[Collected data]
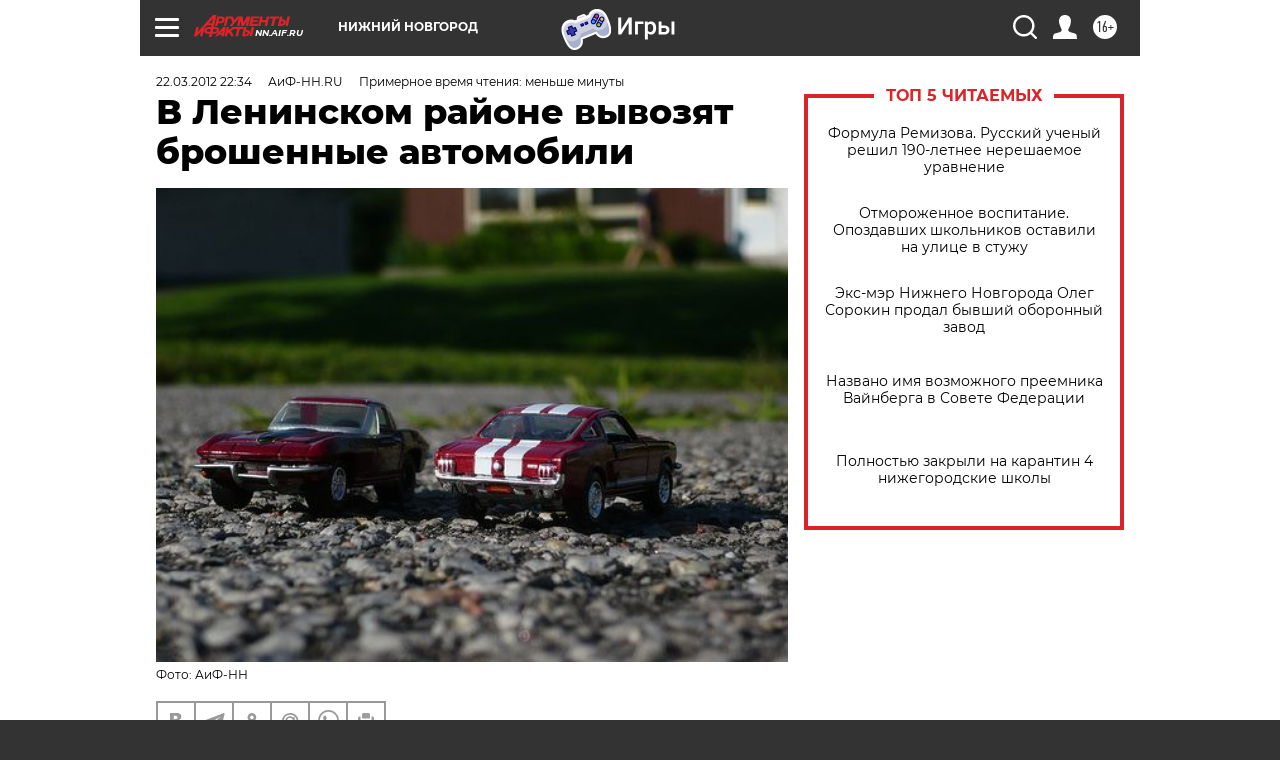

--- FILE ---
content_type: text/html
request_url: https://tns-counter.ru/nc01a**R%3Eundefined*aif_ru/ru/UTF-8/tmsec=aif_ru/607923284***
body_size: -71
content:
2F0B6C15697A9AB7X1769642679:2F0B6C15697A9AB7X1769642679

--- FILE ---
content_type: application/javascript
request_url: https://smi2.ru/counter/settings?payload=CIyLAhjmuLG3wDM6JGM2ODU3YjRjLWE4NGYtNGJiNC1hZTRmLTc2MDdiNGI4MDFhOQ&cb=_callbacks____0mkynk88w
body_size: 1510
content:
_callbacks____0mkynk88w("[base64]");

— ASSIGNMENT —
Give back an exact repeat of the lines from the top of the data through the line that holds "content_type: application/javascript", both included, and omit pictures.

— SOLVED EXERCISE —
--- FILE ---
content_type: text/html
request_url: https://tns-counter.ru/nc01a**R%3Eundefined*aif_ru/ru/UTF-8/tmsec=aif_ru/607923284***
body_size: -71
content:
2F0B6C15697A9AB7X1769642679:2F0B6C15697A9AB7X1769642679

--- FILE ---
content_type: application/javascript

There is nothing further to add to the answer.